Bad Jury Instructions are an Enemy of Justice

Most people are not lawyers. Most people in America don't have even have a bachelor's degree. As laypeople, their exposure to complex legal concepts is minimal at best. This is no fault of theirs, it is simply a statistical fact.

Many laypeople without college degrees will be called for jury duty. If chosen to sit on a jury, they could spend weeks or even months listening as attorneys and witnesses present competing stories about what happened that caused a dispute between them. After the closing arguments are heard, the jurors retire to the deliberation room to decide who wins.

Let's say we have a group of twelve jurors, only four of whom have ever been to college and none who have been to law school. They have been listening to a trial about a business deal gone bad. One party was trying to sell some property and the other was trying to buy it. Both parties say they entered into an agreement, but they don't agree on what the terms of that agreement really were. There were some written documents exchanged but nothing that is clearly a formal written contract.

So the first problem the jurors have to solve is whether there was really a contract at all. So they sit down in the deliberation room and are given a stack of papers with instructions on them. The very first thing they read is this:

A contract is a promise or set of promises for the breach of which the law gives a remedy or the performance of which the law in some way recognizes a duty. To be binding, a contract must include a manifestation of mutual assent to the terms and conditions of the contract. This is referred to as the “meeting of the minds.” There must be a meeting of the minds; there can be no contract if only one party intends to be bound.

What does this paragraph mean? I went to law school, took two semesters of contract law, and I still had to read this paragraph twice to make sure I fully understood it. For anyone who never went to college, let alone law school, no number of readings is enough to fully get what it is trying to say.

The above paragraph is from a jury instruction template for breach of contract cases. This is actually what lawyers and judges recommend jurors see when they deliberate in a trial. And it gets worse:

Because intent, including intent to be bound, is seldom susceptible to direct proof as it relates to a person’s state of mind, the law presumes that a person intends the natural and probable consequences of that person’s acts. The meeting of the minds or the mutual manifestation of intent may be made wholly or partly by written or spoken words or by other acts or conduct, and an internal or unexpressed intention not to be bound is ineffective.

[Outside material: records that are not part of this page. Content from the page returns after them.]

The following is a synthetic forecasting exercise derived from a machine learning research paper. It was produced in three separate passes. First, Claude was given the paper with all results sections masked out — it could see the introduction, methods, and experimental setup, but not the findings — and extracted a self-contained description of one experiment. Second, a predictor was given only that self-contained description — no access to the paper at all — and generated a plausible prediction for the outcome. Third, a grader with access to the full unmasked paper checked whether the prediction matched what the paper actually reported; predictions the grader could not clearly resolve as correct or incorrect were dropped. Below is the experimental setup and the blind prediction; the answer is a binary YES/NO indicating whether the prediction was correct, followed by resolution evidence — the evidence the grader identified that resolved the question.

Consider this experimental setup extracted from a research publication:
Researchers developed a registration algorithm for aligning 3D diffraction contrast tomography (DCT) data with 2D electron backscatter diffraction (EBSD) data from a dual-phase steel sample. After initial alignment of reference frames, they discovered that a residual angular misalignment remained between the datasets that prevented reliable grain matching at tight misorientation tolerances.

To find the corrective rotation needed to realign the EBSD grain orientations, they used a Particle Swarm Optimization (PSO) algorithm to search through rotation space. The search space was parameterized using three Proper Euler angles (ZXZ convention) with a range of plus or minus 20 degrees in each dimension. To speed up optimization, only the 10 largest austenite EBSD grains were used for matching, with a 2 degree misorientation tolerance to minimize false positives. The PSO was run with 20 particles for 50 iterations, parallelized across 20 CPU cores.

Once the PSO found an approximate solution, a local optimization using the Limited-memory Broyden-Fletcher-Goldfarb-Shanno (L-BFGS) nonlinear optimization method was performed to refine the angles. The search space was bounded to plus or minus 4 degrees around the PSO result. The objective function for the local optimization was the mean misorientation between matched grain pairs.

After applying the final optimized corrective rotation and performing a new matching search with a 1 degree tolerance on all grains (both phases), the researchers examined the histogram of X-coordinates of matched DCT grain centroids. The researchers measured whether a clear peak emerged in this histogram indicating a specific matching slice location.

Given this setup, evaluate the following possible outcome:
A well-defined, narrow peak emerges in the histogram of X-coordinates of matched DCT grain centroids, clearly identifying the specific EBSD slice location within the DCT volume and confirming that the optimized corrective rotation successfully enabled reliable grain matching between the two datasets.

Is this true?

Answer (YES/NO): YES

Got it? Now, the directive:

In determining whether there was any contract, you must decide whether or not there was a meeting of the minds between the parties with respect to the terms of the alleged oral agreement and a present intention to be bound.

Easy, right?

If you've never taken a class on contracts in law school, you can read this paragraph a dozen times and still not be totally sure what you're supposed to do. And even if you do get it, you probably have a bunch of fellow jurors who don't, and won't no matter how much you try to explain it to them. Again, that's not their fault, considering the instruction they've been given.

The law is complex, nuanced, and takes years of training to grasp its basic concepts. And you can't even get accepted to receive that training unless you were a pretty good student in college. For everybody else, it's mind-numbing and rightfully so.

The fact that attorneys and judges regularly submit and approve jury instructions like this can only be explained by tradition and laziness. No attorney who truly wants a jury to rule in their favor should submit instructions that are so dense and complicated that they're more at home in a law school textbook than in the hands of twelve non-lawyers who must fairly resolve a dispute.

Better instructions are possible. As a quick exercise, I'll re-write the first paragraph in a way that breaks down each of the concepts in an easier-to-digest way:

A contract is a promise or a set of promises. For example, Allen promises to give a car to Mary, and in exchange, Mary promises to give money to Allen.
Once two parties have entered a contract by making promises to each other, the law recognizes that each has a duty to the other. They are bound to not break their promises.
Breaking a promise is called a breach of contract. The law provides a remedy when one person breaks their promise.
But for the contract to be binding on each party - for there to be a duty not to break a promise - there has to be a "meeting of the minds."
Both parties must intend to enter into the contract and to be bound by it. There is no contract if one person intends to hold the other to their promise without being held to their own promise in return.
For example, if Allen never intends to give the car to Mary, there is no contract between them. Mary is not bound to her promise to give Allen money.

Now, that's wordier, but hopefully easier to digest for somebody who has had no previous legal training. From the lawyer's perspective, even if your case is weak, it is far better to have a jury who knows exactly the questions they're supposed to answer than a jury totally bewildered. It decreases the risk of appeal and it keeps the judge from having to make awkward, complicated remedial rulings that simply delay the process even longer.

Better jury instructions are possible. As our country continues to struggle to fully educate all of its citizens, making complicated legal standards easy for laypeople to digest makes just outcomes more likely.